By mid-August, Sortland said, her husband was running a 101-degree fever and shed about 10 pounds. When she got flowers for her birthday, she realized that she could not smell them — a symptom that she, too, had COVID-19. A positive coronavirus test confirmed it.

A contact tracer with the South Dakota Department of Health called the family to ask where her husband worked, but he worried about getting into trouble with his boss given the stigma that swirls around the virus, Sortland said. When she talked with the tracer, she said, she was not asked about her family contacts or where she had shopped.

To date, the Health Department has reported 125 coronavirus cases among state residents who attended the rally. Derrick Haskins, a department spokesman, said the agency only conducts contact tracing on South Dakota residents.

The Minnesota Department of Health in September connected 74 cases to the rally — 51 people who attended and 23 others who came into contact with them later. A man in his 60s who attended the rally contracted the virus and died. He is the only rallygoer whose death has been attributed to the coronavirus.

“It is very challenging to trace the infections that attendees may have spread after they returned from Sturgis,” said Kris Ehresmann, director of infectious disease epidemiology at the Minnesota Department of Health. “We were able to link several infections at a Minnesota wedding to someone who had gone to Sturgis, but we were not able to definitively state there was a direct link. The web just becomes too complicated.”

In North Dakota, the Health Department traced 30 cases back to the event, said Nicole Peske, a spokeswoman for the agency. That number, she added, does not include any secondary coronavirus cases that may have resulted if someone contracted the virus from someone who was at the rally.

Peske said the agency was still investigating the cases linked to the event.

The illnesses cut rifts among friends and families. In the rural panhandle of western Nebraska, Heather Edwards watched with frustration after a cousin who had worked at the rally tested positive and then shrugged off the seriousness because she had a mild case. A woman in Sioux Falls, South Dakota, seethed after her sister returned home from Sturgis, went to a wedding with a pasta buffet and tested positive the next day.

Heidi Morgan, a conservative Republican who lives in the Black Hills, said some friends from Nebraska who attended Sturgis got sick after returning home.

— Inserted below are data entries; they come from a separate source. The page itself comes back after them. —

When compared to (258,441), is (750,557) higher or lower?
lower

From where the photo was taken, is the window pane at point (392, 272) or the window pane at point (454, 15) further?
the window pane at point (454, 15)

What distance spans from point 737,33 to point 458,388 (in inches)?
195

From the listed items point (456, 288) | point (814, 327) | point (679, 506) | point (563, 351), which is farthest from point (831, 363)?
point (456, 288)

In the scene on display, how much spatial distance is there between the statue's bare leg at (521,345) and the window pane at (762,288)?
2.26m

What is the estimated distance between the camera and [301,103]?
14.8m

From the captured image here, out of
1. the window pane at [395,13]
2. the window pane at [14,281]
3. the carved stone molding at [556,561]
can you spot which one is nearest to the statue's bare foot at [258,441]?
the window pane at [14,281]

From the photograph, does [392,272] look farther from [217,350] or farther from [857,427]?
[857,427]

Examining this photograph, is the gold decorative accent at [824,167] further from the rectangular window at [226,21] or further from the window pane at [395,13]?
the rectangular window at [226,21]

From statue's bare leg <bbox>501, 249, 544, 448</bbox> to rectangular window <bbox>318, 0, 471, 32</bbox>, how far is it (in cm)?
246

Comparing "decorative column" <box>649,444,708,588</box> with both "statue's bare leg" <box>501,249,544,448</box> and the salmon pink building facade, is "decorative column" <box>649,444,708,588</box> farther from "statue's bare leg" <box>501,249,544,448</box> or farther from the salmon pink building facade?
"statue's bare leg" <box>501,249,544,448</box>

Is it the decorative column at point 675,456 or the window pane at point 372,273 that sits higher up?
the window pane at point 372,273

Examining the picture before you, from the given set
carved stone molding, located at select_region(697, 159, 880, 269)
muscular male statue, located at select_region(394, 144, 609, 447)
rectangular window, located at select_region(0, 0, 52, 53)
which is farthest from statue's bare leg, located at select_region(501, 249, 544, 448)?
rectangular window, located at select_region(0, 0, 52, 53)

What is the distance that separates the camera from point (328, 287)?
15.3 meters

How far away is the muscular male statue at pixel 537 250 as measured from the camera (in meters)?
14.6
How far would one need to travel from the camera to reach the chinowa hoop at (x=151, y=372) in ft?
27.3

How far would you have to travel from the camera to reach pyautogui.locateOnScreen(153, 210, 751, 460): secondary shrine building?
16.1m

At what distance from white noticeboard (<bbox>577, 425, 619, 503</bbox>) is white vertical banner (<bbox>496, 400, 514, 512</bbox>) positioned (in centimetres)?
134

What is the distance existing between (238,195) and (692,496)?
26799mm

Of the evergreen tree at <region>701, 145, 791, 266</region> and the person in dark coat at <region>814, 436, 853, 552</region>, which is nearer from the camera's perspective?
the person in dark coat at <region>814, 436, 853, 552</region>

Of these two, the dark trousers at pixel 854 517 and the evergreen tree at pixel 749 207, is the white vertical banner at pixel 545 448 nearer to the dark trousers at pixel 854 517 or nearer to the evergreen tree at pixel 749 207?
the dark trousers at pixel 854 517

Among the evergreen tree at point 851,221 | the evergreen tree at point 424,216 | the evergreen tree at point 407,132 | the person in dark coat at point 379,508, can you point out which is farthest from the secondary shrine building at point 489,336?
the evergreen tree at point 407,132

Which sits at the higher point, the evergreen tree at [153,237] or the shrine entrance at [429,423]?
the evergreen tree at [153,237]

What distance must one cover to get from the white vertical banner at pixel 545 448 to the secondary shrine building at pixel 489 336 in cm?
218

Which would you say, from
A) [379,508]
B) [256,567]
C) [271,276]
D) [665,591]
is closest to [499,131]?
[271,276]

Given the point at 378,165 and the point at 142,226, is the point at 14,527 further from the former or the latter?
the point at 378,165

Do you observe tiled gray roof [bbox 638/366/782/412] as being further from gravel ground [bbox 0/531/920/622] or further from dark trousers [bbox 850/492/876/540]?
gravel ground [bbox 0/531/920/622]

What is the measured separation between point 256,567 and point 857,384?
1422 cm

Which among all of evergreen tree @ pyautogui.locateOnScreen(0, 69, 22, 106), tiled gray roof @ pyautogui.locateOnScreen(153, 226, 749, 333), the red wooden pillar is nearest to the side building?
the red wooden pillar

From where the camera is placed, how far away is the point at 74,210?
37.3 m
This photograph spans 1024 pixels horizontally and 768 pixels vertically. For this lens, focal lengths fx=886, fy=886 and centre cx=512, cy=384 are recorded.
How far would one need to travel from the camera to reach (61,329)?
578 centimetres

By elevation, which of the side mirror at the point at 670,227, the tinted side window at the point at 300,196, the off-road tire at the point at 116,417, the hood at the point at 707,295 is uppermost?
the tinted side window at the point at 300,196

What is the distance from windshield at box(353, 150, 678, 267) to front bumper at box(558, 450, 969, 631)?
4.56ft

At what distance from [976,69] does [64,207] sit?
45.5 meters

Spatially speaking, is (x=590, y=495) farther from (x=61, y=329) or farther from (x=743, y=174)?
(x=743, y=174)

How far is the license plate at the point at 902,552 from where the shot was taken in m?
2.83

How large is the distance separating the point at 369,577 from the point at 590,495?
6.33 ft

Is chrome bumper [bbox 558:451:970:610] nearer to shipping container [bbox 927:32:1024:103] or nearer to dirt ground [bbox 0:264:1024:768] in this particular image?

They refused to get tested out of a belief that the rally’s opponents wanted to use higher infection numbers as a political weapon.

“There’s that feeling of, ‘We’re not going to add to the numbers,’” said Morgan, who said her family had taken the pandemic seriously, guided by their Baptist faith in putting others’ welfare first. “I’m trying to convince them that’s not true.”

‘Not Knowing Is the Hardest Part’

Aguirre was found dead at home Sept. 10. The officers who moved his body wore gowns and protective gear because of the coronavirus risk, according to Chief Matt Betzen of the Vermillion Police Department. A posthumous test for the virus came back positive, according to the county coroner.

South Dakota’s Health Department has not connected any deaths to the rally, and Aguirre’s friends said they have been struggling to get answers or information about how and where he got sick, and wondering whether they could have helped.

“I don’t understand why he went to Sturgis and didn’t take COVID seriously,” said Jon Esmay, a friend who had not spoken with Aguirre in a few months. “Mostly I’m just angry that someone who talked to or saw him more often didn’t get him to the ER. I’m angry that I didn’t talk to him more often.”

Dustin Van Balen, who considered Aguirre to be like an adopted brother, said he had been trying to piece together a timeline using Aguirre’s phone. But he said they might never have answers.

“Not knowing is the hardest part,” he said.